The Shanghai Composite has fallen 3.4 percent this year on concern the government will miss its annual growth target of 7.5 percent this year. Two Chinese manufacturing gauges released on April 1 pointed to weakness in the economy last month, with a Purchasing Managers’ Index from HSBC Holdings Plc and Markit Economics falling to the lowest level since July. A service industries index from the government declined in March, indicating a slower pace of expansion, a report showed today.
The Shanghai property index slid 1.9 percent today, the most among the five industry groups. Vanke, the nation’s biggest listed property developer, lost 2.3 percent to 8.10 yuan. Poly Real Estate, the second biggest, slid 1.6 percent to 8.11 yuan. China Merchants Property Development Co. (000024) dropped 2.7 percent to 19.40 yuan.
The government shouldn’t remove home purchase curbs nationwide as supply still can’t meet demand in first- and second-tier cities, according to a front-page commentary in the China Securities Journal.
Agricultural Bank of China, the nation’s third-biggest lender by market value, dropped 2.1 percent to 2.39 yuan. Citic Bank retreated 2.6 percent to 4.57 yuan.
China’s debt is poised to keep expanding faster than the economy through at least 2016, testing the limits of a credit-driven growth model that’s already exceeded the imbalances in Japan before its lost decade.
The combined ratio of government, corporate and household debt to gross domestic product is set to climb to 236.5 percent in 2016 from 225 percent last year, based on median estimates in a Bloomberg News survey of economists and analysts. The responses reflect skepticism that the Communist Party is prepared to allow the long-term deleveraging flagged by the central bank.
China Railway Construction, builder of more than half the nation’s rail links since 1949, added 0.7 percent to 4.37 yuan. China Railway Group Ltd. (390), the country’s biggest construction company by total assets, rose 0.4 percent to 2.56 yuan.
The government will sell 150 billion yuan ($24 billion) of bonds this year to help build railways mainly in the central and western regions, the State Council said in a statement after a meeting led by Premier Li Keqiang.

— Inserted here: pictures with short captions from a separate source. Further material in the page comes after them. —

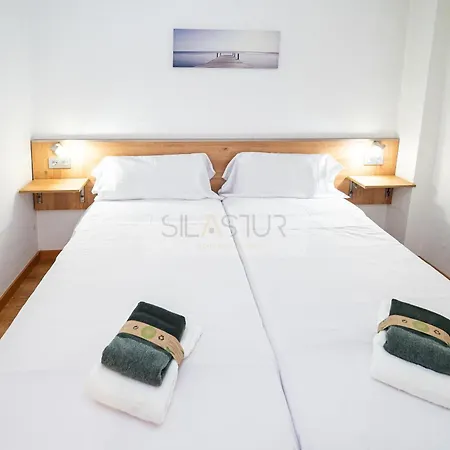 Rincon De Jose Apartment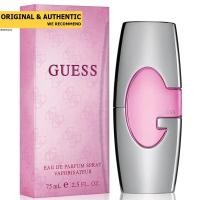 ราคา Guess for Women EDP 75 ml 150 ml (1375978929)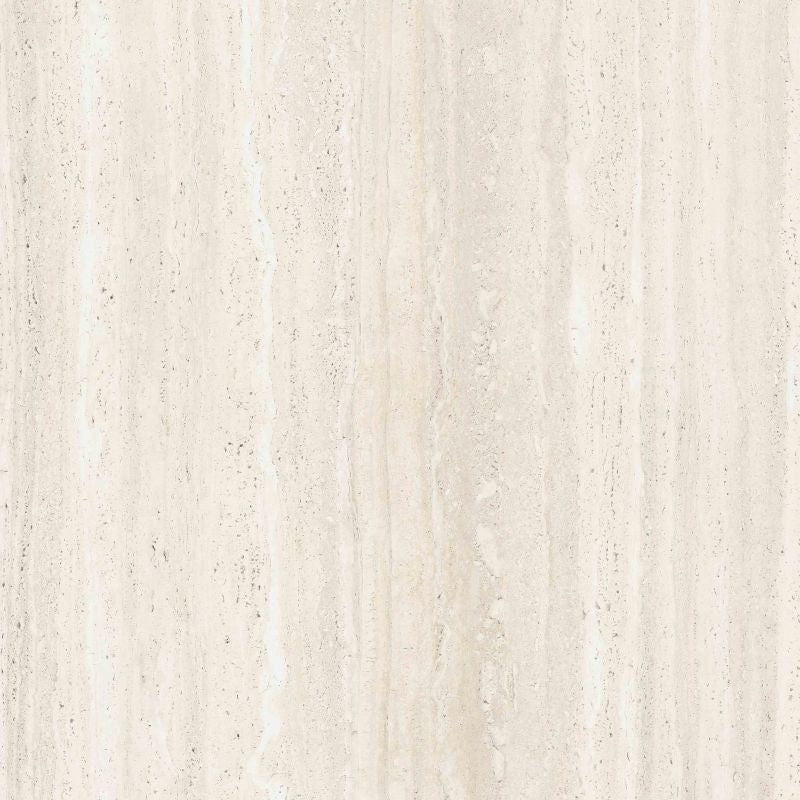 Vloer- en wandtegel Milano Ivory Antic 120x120 rett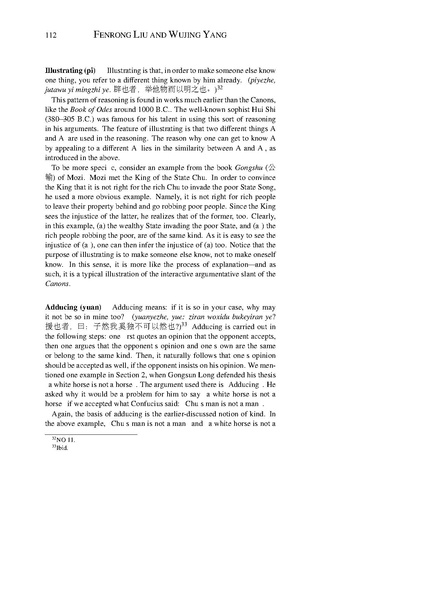 File:Icpr2011.pdf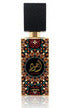 Buy Lattafa Perfume Ajwad Unisex EDP - 60ml in Pakistan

Authorities will also create a development fund of 200 billion yuan to 300 billion yuan a year to increase sources of rail financing.
The Shanghai index is valued at 7.5 times 12-month projected earnings, compared with the five-year average multiple of 12.1, according to data compiled by Bloomberg. Trading volumes were 3.9 percent above the 30-day average today.
MSCI Inc.’s plan to add China’s domestic shares to its global indexes is drawing opposition from Templeton Emerging Markets Group and Coutts & Co.
The proposal is a “very bad idea and will make the indices increasingly irrelevant,” Mark Mobius, who oversees about $50 billion as executive chairman of Templeton Emerging Markets, said in an e-mail. The shares shouldn’t be included because of limited quotas for overseas investors and an uncertain tax regime, said Kenneth Sue, head of products & services for Asia at Coutts, which counts Queen Elizabeth II among its clients.
MSCI, whose indexes are used to measure performance by money managers with an estimated $8 trillion of assets, is consulting with investors on its China plan as the world’s second-largest economy takes steps to open up its $3.3 trillion stock market to foreigners.